Source: China Fund News Author: Yi Shan
On March 26, the Norges Bank announced that it would keep the benchmark interest rate unchanged at 4%.
Norges Bank: May raise rates in the future
At a meeting on March 25, the Monetary Policy and Financial Stability Committee of the Norges Bank decided to keep the policy rate unchanged at 4%.
Norges Bank Governor Ida Walden Bachi said that the Norges Bank’s mandate is to keep inflation at around 2% over the long term. Inflation has been above the target level for several consecutive years, and the outlook shows that inflation will be higher than previously expected in the future. Affected by the situation in the Middle East, uncertainty is higher than normal. The committee judged that it may need to increase the policy rate at subsequent monetary policy meetings.
The committee believes that it needs to further tighten its monetary policy stance in order to bring inflation back to the target level within a reasonable time frame. The inflation outlook suggests that the policy rate may need to be raised. However, recent unexpectedly high inflation makes it difficult to assess core inflation pressures, and uncertainty around oil and gas prices is exceptionally high. Therefore, the committee hopes to wait for more information about the inflation outlook.
Last year, Norway’s policy interest rate was lowered from 4.5% to 4%. The Norges Bank said it expects the policy rate to rise to the 4.25%–4.50% range by the end of this year.
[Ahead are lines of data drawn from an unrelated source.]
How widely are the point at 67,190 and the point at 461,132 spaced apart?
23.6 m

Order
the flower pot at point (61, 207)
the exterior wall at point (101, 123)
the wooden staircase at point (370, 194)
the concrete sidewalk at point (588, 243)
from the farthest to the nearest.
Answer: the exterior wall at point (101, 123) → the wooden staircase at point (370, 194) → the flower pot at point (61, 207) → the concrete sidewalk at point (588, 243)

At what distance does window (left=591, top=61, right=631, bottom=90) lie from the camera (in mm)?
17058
Multiple central banks hold steady
Affected by factors such as energy price increases driven by the Middle East conflict and a rebound in inflation pressures, last week, several central banks—including the U.S. Federal Reserve, the European Central Bank, the Bank of England, the Bank of Canada, the Riksbank, and the Swiss National Bank—chose to hold steady.
A split in decisions among a few central banks: Brazil’s central bank cut rates by 25 basis points to 14.75%, Russia’s central bank cut rates by 50 basis points to 15%, and Australia’s central bank chose to raise rates by 25 basis points to 4.10%.
Dan Katz, First Deputy Managing Director of the International Monetary Fund, said that for central banks, the current policy environment is particularly challenging. If energy prices remain high for a longer period, central banks may have no choice but to weigh the risk of keeping prices stable against economic downside and potential tightening of the financial environment.
Dan Katz said that for central banks at present, holding steady and waiting has very high “option value.” In economies where the inflation expectations anchor is not sufficiently solid, and in economies that have been plagued by high inflation for the long term, central banks may need to respond more quickly. But for central banks that had previously held steady or are gradually adjusting their policy, they are likely to be able to respond calmly; and whether they decide to shift to a more tightening stance to address inflation risks, or to a more easing stance to address output risks, they are likely to obtain a clearer understanding of rapidly evolving circumstances in advance.
Yang Chao, Chief Strategy Analyst at China Galaxy Securities, said that the fact that the economic cycle and the inflation structure are not synchronized is the starting point for interest-rate policy differentiation across different economies. As for whether the future brings an interest-rate hike cycle, it will depend on whether inflation resumes a systemic upward trend, rather than the baseline situation at the current stage.